The brand is known for its dresses that target career women who want to also look fashionable and feminine. Dresses come in a range of styles and this season, Éditions de Robes has added more colour to its collection, including a range of day and evening dresses. Notable fans include Sophie Grégoire Trudeau.
Éditions de Robes features designs for a range of body shapes and its pieces are meant to be timeless — all are manufactured in Montreal using high-quality fabrics and precision cuts. Fabrics and quality are said to be in line with brands such as Valentino but at considerably more reasonable price points that generally range in the $300-600 range, with some coats priced at up to $995. The company also sells a small range of accessories that includes elegant jewellery and ‘sashes’ that may adorn dresses.

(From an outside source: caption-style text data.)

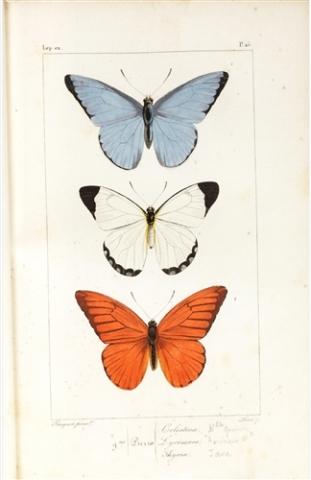 Histoire naturelle des Lepidoptères exotiques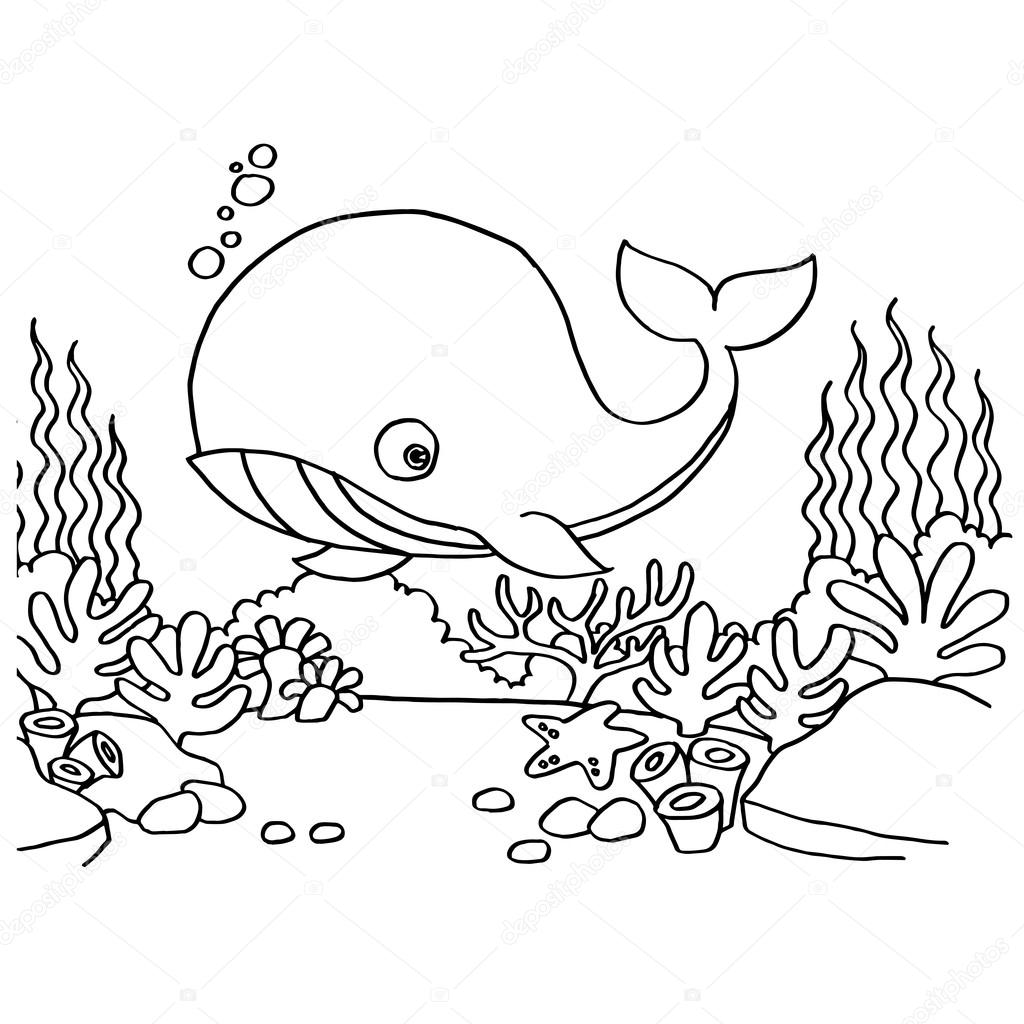 Vector de páginas para colorear de ballenas — Vector de stock ...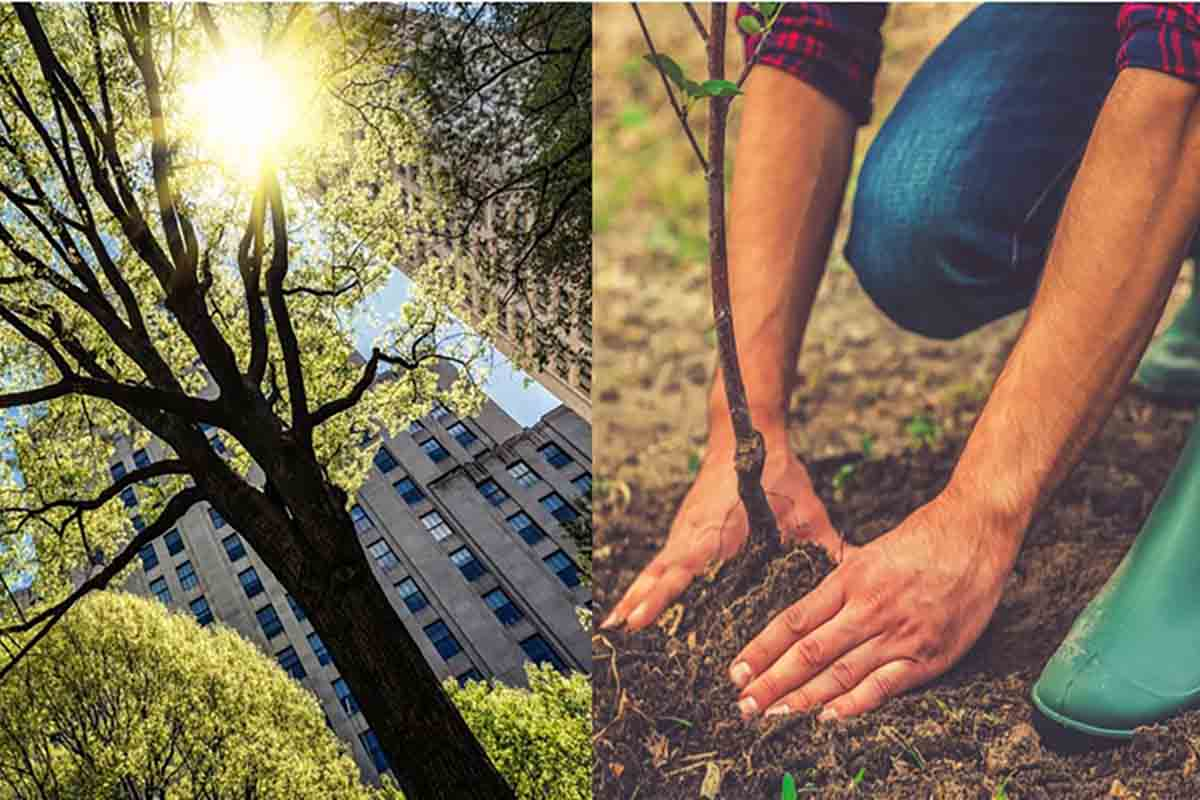 plantar árvores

The brand was founded by designer Julie Pesant in collaboration with partner Michel Lepage, and the first Éditions de Robes boutique opened in Montreal’s ‘Mile End’ area in 2012. The store primarily stocks Éditions de Robes’ own designs, and Mr. Lepage notes that about 15% of its stock is from complimentary designers. In the spring of 2017, they opened Éditions de Robes’s second Montreal location, which is located at 2122 Crescent Street in the city’s ‘Golden Square Mile’, and that location only stocks Éditions de Robes fashions.
The Yorkville Village pop-up was a way to gage the local population before opening a permanent store in Toronto, according to Ms. Pesant, who says that the company is still getting to know the city. Face-to-face customer service is key to the brand and even though Éditions de Robes has an e-commerce site, it’s the physical experience that still dominates. Trying on a garment and interacting with retail staff is paramount to the brand, and she noted that face-to-face customer feedback is critical, not to mention there are far fewer returns when something is tried on in a store.
Toronto makes sense for at least one store — it’s the business centre of Canada, and Éditions de Robes caters to a working woman. Deciding where to locate in Toronto will be key — the Financial District has a roster of retailers in its various office building retail podiums, and CF Toronto Eaton Centre is now one of the busiest malls in the entire world in terms of footfall. The Yorkville area, which includes luxury boutiques catering to wealthy locals and tourists, could end up being the choice, though Ms. Pesant and Mr. Lepage are still learning the city.
Other Canadian cities could eventually see boutiques as well, though Ms. Pesant noted that the brand will remain niche and not open too many stores. Keeping things manageable and localized is part of the satisfaction — sometimes a brand can get ‘too big’ and lose its identity, she noted.